I'm not a medical authority, so all I can do is reply based on my extensive reading on this topic. I am also a (younger) AF patient, currently in NSR because of a successful ablation.
Ablating an AV node will do nothing for controlling AF. The problem with AF is a 'direct' line of signaling from rogue cells that have grown in the substrate in one or more of the six walls of the left atrium. These rogue cells don't use the AV node. All the AV node does is to pass on the SA node's original signal and send it down via the Bundle of His and thence the Purkinje fibers along the bundle branches that feed signals to the two ventricles. There is one possibility, though, and it's somewhat rare: the AV node may issue a 're-entrant' signal that travels up to the left atrium and from there is causes the atrium to beat. This beat won't be timed with the original SA signal just milliseconds before it, so the atrium will beat twice. And the timing will be wrong and counterproductive for the heart's intended function as a sequentially firing set of four separate pumps. That your previous several ablations have failed suggests to me that your electrophysiologist thinks that this might be what's happening, and he wants to neutralize the AV node. If that must be, then yes, you will be solely reliant on a pacemaker. Your SA node would still work, and it would control your atria if allowed to by the pacemaker. And this is where true experts have to adjust the pacemaker so that it 'paces' the SA node accurately and timed just milliseconds later to signal the ventricles to beat...AFTER they have been pumped full of blood by the two atria above them. During AF, the quivering means the left ventricle often never gets filled, and its pumped volume of oxygenate blood to the rest of the body falls, sometimes dangerously low.

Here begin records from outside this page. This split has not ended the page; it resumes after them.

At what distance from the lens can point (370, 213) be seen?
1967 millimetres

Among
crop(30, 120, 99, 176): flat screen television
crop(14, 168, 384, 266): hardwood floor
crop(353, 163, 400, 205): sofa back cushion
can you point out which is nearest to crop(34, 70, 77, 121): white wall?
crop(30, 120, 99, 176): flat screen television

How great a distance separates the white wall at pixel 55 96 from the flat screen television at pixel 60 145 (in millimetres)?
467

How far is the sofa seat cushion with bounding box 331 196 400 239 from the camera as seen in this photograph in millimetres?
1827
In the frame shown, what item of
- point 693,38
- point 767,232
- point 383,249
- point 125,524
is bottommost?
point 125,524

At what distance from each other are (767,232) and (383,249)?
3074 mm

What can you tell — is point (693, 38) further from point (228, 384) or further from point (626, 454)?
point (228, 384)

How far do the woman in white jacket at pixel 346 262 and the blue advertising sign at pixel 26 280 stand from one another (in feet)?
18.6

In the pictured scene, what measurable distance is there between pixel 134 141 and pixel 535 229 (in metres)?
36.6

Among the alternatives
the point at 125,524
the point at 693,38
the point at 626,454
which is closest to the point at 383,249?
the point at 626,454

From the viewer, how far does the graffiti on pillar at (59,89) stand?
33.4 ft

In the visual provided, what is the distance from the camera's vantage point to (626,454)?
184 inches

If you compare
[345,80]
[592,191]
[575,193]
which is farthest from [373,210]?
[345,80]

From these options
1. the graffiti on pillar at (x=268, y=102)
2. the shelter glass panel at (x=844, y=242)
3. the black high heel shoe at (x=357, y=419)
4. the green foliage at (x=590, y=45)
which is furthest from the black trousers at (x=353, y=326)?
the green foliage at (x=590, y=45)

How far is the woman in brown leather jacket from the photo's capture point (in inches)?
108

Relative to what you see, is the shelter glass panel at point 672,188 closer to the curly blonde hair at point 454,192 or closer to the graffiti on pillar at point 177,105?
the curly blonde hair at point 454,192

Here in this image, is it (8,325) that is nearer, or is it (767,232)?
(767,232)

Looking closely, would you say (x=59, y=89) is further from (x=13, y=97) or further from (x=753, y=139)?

It all depends on your heart's state, how advanced it is in terms of degradation due to long periods of uncontrolled AF. If your heart is in reasonably good condition, and your EP doesn't want you sliding further due to AF, then an AV node ablation will at least control the rapid ventricular rate if you have what is called 'rapid ventricular response' to the AF that is happening. This was my problem, and it's very common: the heart beats irregularly during AF, but the ventricles are 'sympathetic' and want to beat in concert. This is not good, not for long. An AV node nuke may control that IF it's a problem for you, but it may also stop that re-entrant circuit and you'll possibly revert to NSR quickly...in seconds.
Remember, none of this is from an expert. If I have given you some concepts to consider, maybe they can help you to formulate some questions to your cardiologist or EP. From there, you should be in charge, and hopefully better off.
Take care.
Thank you for the information. I just am nervous about having the AV ablation procedure as it sounds so final to me and scary.